He asked me where I was staying the night. I told him that I hadn’t yet had time to give it a thought, and that I mustn’t be seen in Latakia, for I was supposed to be in bed with
malaria at home.

That impressed him far more than anything I had said, and he enquired if I were sure of Boulos.

‘Yes,’ I said. ‘But his cousin was paid to watch me. Are you sure of all your own men?’

He became thoughtful.

‘Can this taxi-driver be traced?’ he asked.

‘Unlikely. I picked him up in Hama, and there’s no reason why Kasr-el-Sittat should look there.’

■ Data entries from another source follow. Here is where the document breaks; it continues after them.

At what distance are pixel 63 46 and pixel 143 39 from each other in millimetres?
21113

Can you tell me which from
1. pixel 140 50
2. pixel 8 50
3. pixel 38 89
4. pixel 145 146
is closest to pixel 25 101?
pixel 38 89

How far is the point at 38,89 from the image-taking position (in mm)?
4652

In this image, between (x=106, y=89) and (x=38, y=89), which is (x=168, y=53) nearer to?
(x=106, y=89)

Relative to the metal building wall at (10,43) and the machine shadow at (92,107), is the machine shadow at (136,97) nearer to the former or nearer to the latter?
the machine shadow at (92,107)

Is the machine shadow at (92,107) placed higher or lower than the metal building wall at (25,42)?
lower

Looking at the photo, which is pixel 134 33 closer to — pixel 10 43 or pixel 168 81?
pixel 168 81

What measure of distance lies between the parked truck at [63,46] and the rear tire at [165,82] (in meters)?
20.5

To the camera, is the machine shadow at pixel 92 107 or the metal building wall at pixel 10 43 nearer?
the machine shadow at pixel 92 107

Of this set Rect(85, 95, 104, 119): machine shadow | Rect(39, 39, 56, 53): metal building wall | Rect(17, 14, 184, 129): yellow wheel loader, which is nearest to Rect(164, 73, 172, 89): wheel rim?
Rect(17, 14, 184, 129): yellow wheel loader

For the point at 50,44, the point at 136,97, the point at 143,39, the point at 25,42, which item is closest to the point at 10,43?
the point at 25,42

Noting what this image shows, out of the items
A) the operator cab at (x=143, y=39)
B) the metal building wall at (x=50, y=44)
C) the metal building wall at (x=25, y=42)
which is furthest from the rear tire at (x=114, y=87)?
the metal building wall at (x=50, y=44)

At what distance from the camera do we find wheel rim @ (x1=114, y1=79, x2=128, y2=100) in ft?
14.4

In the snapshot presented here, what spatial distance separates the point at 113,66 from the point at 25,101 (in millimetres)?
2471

It was already night. We drove back towards Kassab, and about a mile from the frontier turned off the main road on to a track.

‘You will be safe there,’ said Ashkar. ‘I shall be about two hours. Shall I bring some food?’

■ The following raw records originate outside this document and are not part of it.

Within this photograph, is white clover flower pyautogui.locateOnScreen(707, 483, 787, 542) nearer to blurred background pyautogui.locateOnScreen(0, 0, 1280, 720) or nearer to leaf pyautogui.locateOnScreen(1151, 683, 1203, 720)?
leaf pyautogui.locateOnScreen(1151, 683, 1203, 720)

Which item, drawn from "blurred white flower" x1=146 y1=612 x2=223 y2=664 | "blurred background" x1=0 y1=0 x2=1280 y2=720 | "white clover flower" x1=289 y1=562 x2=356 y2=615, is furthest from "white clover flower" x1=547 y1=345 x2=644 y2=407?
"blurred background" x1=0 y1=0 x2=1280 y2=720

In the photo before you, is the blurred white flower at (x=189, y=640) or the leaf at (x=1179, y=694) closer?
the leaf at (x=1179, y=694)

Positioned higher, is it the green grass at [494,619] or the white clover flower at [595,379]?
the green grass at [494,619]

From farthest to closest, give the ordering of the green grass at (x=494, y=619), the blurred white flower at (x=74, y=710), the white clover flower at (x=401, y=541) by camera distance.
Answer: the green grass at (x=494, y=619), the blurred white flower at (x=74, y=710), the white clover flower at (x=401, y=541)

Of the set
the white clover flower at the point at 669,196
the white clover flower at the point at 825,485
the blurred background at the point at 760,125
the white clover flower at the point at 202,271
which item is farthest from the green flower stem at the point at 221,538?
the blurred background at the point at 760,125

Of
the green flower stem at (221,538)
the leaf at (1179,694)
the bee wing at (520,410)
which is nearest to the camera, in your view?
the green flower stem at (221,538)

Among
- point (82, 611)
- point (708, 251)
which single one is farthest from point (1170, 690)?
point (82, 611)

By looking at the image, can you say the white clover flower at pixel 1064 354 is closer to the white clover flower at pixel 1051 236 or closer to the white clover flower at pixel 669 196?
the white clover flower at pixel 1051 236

The taxi-driver and I exclaimed together, for we had had nothing since a quick snack in Hama.

Ashkar’s heavy steps, each one resenting the absence of a horse, faded away up the road, and the woods were silent. I hoped to heaven that he knew the routine of the Kassab post, and that
we should not be disturbed. I didn’t want to be dis­covered acting suspiciously within a mile of the frontier.

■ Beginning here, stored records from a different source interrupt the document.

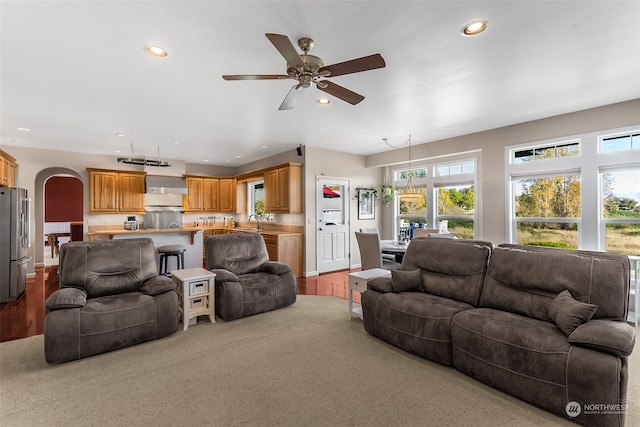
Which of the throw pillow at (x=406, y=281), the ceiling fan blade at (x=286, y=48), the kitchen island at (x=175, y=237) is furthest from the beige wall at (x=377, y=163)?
the ceiling fan blade at (x=286, y=48)

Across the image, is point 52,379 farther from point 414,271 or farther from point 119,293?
Answer: point 414,271

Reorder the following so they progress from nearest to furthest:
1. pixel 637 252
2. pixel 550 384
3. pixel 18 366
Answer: pixel 550 384 < pixel 18 366 < pixel 637 252

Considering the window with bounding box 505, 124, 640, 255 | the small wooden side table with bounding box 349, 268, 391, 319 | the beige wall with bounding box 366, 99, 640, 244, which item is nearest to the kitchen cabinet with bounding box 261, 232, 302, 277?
the small wooden side table with bounding box 349, 268, 391, 319

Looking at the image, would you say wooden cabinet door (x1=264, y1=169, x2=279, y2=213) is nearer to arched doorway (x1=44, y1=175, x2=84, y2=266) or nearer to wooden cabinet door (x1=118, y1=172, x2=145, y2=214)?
wooden cabinet door (x1=118, y1=172, x2=145, y2=214)

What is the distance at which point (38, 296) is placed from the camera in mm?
4844

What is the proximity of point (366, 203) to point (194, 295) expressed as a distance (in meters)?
4.77

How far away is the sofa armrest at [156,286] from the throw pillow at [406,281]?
7.92ft

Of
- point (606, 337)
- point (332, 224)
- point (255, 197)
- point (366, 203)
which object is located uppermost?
point (255, 197)

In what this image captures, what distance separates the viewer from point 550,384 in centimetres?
197

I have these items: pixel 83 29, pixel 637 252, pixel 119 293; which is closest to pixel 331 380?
pixel 119 293

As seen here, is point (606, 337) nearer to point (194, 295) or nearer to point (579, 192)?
point (579, 192)

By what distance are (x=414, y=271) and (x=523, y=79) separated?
7.74ft

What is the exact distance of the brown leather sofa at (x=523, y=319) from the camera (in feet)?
6.11

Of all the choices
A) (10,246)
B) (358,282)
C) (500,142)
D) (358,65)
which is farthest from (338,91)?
(10,246)
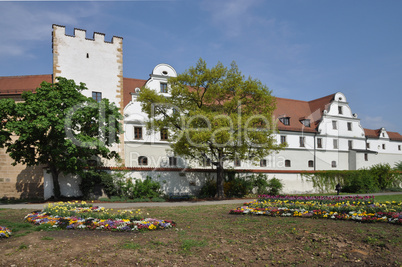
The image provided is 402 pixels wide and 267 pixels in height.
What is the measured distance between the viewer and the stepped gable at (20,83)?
26.8 meters

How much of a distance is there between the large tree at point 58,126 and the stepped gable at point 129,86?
33.8ft

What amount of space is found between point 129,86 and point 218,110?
12921 mm

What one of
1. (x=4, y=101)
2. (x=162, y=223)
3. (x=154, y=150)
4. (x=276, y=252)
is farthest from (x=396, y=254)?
(x=154, y=150)

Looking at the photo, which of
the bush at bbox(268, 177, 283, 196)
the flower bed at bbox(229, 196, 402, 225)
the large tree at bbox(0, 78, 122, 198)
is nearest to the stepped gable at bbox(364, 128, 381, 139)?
the bush at bbox(268, 177, 283, 196)

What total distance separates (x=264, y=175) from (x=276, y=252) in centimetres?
2097

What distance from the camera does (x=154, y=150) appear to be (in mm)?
31266

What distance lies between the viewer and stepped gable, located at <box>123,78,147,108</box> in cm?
3186

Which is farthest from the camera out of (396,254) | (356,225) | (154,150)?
(154,150)

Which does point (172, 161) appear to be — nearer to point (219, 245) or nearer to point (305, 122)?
point (305, 122)

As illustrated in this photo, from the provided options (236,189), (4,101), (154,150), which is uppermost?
(4,101)

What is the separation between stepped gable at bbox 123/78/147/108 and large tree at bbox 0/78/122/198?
1029 centimetres

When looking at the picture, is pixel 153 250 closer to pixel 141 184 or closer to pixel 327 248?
pixel 327 248

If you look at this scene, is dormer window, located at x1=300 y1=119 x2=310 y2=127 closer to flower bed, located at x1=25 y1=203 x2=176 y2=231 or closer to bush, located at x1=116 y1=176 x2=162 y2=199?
bush, located at x1=116 y1=176 x2=162 y2=199

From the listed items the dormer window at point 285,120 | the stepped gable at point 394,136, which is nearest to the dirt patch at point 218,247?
the dormer window at point 285,120
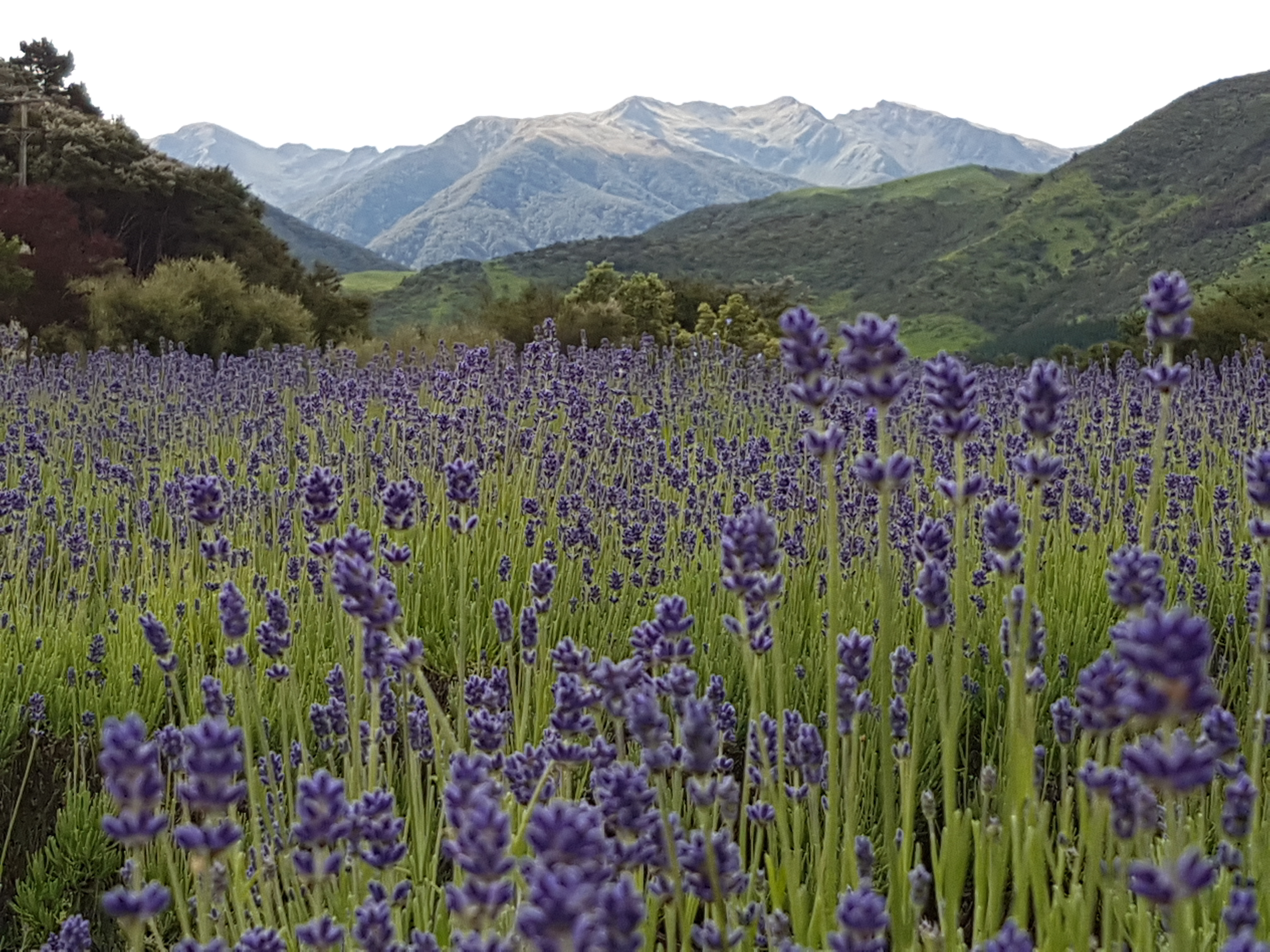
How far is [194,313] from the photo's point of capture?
42.1 feet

The taxi-driver seemed to sense that I was an amateur.

‘Have no fear,’ he said. ‘I have done this before, but he was not on our side then.’

‘God prospers him who forgets the names of policemen,’ I suggested.

‘My licence is my living’ he assured me. ‘For me they are nameless as for their fathers.’

He curled up on the front seat and went to sleep, leaving me to meditate upon the improbability of Ashkar and myself ever being able to arrange a really secret meeting in this country where the
movements of every official and every foreigner aroused curiosity and gossip. The true problem of any agent employed by the Secretariat was not so much the tailing of Ashkar as knowing in which
café to sit and listen.

At the sound of hooves turning off the road and breaking into a canter on the soft red dust of the track, the taxi-driver rose out of his sleep into the bushes like a startled partridge. I was
not so accustomed as he to the rusted latches of the taxi door, so I had to remain where I was. Fortunately the horseman turned out to be Ashkar, arriving before his time.

We left the driver with meat and water and flat loaves of mountain bread. Though a Moslem, he seemed a little dis­appointed at the water, and Ashkar produced a bottle of araq, declaring it,
for the sake of the driver’s conscience, to be lemonade. Then we went up the hill out of earshot.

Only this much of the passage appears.